In der Einrichtung sei die Durchführung der vorrangig auf das Auffangen sog. Flashbacks ausgerichteten ersten Behandlungsphase
gewährleistet; sofern die Behandlungszeit mit der Klinik abgesprochen werde, sei die Einrichtung auch in der Lage, die zweite
Behandlungsphase durchzuführen. Den hinsichtlich der zweiten Behandlungsphase zu berücksichtigenden Abstimmungsbedarf hat
Herr Dr.
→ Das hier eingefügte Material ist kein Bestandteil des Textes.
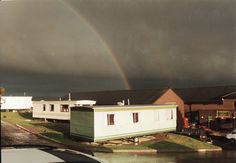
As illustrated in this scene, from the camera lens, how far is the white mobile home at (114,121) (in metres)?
30.4

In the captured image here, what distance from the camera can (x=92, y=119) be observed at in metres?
30.4

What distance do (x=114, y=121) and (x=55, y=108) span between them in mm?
22426

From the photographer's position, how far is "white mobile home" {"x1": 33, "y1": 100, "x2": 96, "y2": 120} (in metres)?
49.3

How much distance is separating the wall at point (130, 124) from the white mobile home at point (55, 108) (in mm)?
13986

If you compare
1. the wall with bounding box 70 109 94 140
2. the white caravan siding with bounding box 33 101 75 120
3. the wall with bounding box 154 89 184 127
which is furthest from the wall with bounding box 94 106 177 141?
the white caravan siding with bounding box 33 101 75 120

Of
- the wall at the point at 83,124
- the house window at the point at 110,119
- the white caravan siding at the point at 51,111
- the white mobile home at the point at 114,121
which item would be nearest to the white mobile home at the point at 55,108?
the white caravan siding at the point at 51,111

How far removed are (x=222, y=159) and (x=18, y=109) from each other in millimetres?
76227

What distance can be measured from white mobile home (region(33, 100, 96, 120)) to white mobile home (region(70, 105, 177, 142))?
560 inches

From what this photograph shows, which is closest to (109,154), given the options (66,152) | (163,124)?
(163,124)

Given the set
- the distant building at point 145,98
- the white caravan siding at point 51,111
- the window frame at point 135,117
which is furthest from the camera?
the white caravan siding at point 51,111

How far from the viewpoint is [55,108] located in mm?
51875

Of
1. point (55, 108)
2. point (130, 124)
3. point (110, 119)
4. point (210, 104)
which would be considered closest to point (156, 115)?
point (130, 124)

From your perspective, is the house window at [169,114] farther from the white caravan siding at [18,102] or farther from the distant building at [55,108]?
the white caravan siding at [18,102]

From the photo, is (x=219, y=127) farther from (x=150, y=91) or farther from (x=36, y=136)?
(x=36, y=136)
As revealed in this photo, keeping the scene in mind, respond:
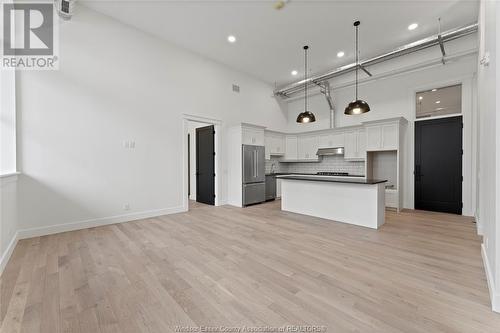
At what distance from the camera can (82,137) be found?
391 cm

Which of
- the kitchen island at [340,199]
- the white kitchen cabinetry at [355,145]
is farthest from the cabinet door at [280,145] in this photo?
the kitchen island at [340,199]

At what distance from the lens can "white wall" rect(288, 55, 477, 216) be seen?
15.6ft

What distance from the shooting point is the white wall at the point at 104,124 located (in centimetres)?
351

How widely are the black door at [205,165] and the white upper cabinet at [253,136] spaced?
39.0 inches

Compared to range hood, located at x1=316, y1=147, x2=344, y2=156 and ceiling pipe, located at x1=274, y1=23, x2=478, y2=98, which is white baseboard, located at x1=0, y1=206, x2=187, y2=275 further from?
ceiling pipe, located at x1=274, y1=23, x2=478, y2=98

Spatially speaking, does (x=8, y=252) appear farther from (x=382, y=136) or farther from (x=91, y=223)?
(x=382, y=136)

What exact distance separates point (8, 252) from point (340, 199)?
5.41m

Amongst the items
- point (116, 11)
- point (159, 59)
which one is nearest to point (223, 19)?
point (159, 59)

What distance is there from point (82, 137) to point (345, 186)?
5.34 metres

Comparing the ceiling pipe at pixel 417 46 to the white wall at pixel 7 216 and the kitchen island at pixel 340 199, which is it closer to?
the kitchen island at pixel 340 199

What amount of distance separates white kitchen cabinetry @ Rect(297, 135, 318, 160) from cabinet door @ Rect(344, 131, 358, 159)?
1075 millimetres

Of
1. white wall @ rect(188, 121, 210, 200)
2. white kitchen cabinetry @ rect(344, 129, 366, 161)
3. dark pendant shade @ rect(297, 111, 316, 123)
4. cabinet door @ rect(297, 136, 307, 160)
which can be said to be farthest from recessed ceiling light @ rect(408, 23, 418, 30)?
white wall @ rect(188, 121, 210, 200)

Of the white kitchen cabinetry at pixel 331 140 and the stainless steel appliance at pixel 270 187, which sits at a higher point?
the white kitchen cabinetry at pixel 331 140

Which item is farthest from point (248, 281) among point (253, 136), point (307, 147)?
point (307, 147)
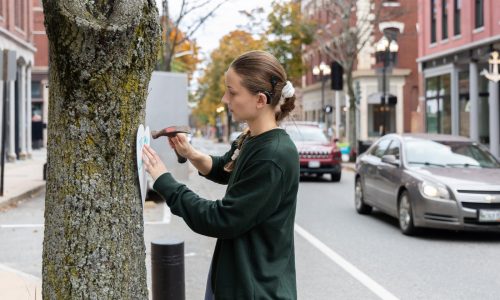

C1 mit dem Erfordernis der Anwesenheit einer Therapeutin begründet, die sich jedoch seinerzeit in der Abschlussphase
der EMDR-Therapie ("Eye Movement Desensitization and Reprocessing") befunden habe. Auf die weiteren Ausführungen des Dr. C1
vom 17.4.2013 wird verwiesen.
Sodann hat das SG von Amts wegen Beweis erhoben durch Einholung eines medizinischen Sachverständigengutachtens nach Aktenlage von Dr. H, Facharzt
für Neurologie, Psychiatrie, spezielle Schmerztherapie, Rehabilitationswesen, C, vom 26.3.2014, auf dessen Inhalt verwiesen
wird.
Mit Urteil vom 26.8.2014 hat das SG die Klage abgewiesen. Auf die Entscheidungsgründe wird Bezug genommen.
Gegen das ihr am 12.9.2014 zugestellte Urteil hat die Klägerin am 8.10.2014 bei dem Landessozialgericht (LSG) Nordrhein-Westfalen
Berufung eingelegt, mit der sie das auf die Erstattung ihrer Aufwendungen für die (zweite) Rehabilitationsmaßnahme vom 7.5.2012
bis zum 15.6.2012 gerichtete Begehren weiterverfolgt. Das SG - so die Klägerin zur Begründung - gehe unzutreffend davon aus, dass es der Kurpark-Klinik an einer für eine neurologische
bzw. psychosomatische Klinik "indizierten Ausstattung" mangele. Soweit das SG insoweit der Beurteilung des Sachverständigen Dr. H gefolgt sei, übersehe dieser, dass die Einrichtung nach Auskunft des
Dr. I sämtliche sozialmedizinischen Anforderungen erfülle. Der Nachweis einer adäquaten personellen Ausstattung ergebe sich
aus der Stellungnahme der Dipl.-Psychol. L vom 15.6.2012. Entgegen der Annahme des SG weise der Entlassungsbericht der Kurpark-Klinik vom 25.6.2014 auch keine Defizite aus, sondern beschreibe sehr detailliert
die bestehenden Gesundheitsstörungen und benenne die posttraumatische Belastungsstörung an erster Stelle.
Die Klägerin beantragt,
das Urteil des Sozialgerichts Köln vom 26.8.2014 zu ändern und die Beklagte unter Aufhebung des Bescheides vom 2.3.2012 in
Gestalt des Widerspruchsbescheides vom 23.5.2012 zu verurteilen, die ihr entstandenen Aufwendungen für die vom 7.5.2012 bis
zum 15.6.2012 in der Kurpark-Klinik V durchgeführte Rehabilitationsmaßnahme in Höhe von 7.558,20 Euro zu erstatten.
Die Beklagte beantragt,
die Berufung zurückzuweisen.
Sie verteidigt das angefochtene Urteil unter Wiederholung und Vertiefung ihres erstinstanzlichen Vorbringens.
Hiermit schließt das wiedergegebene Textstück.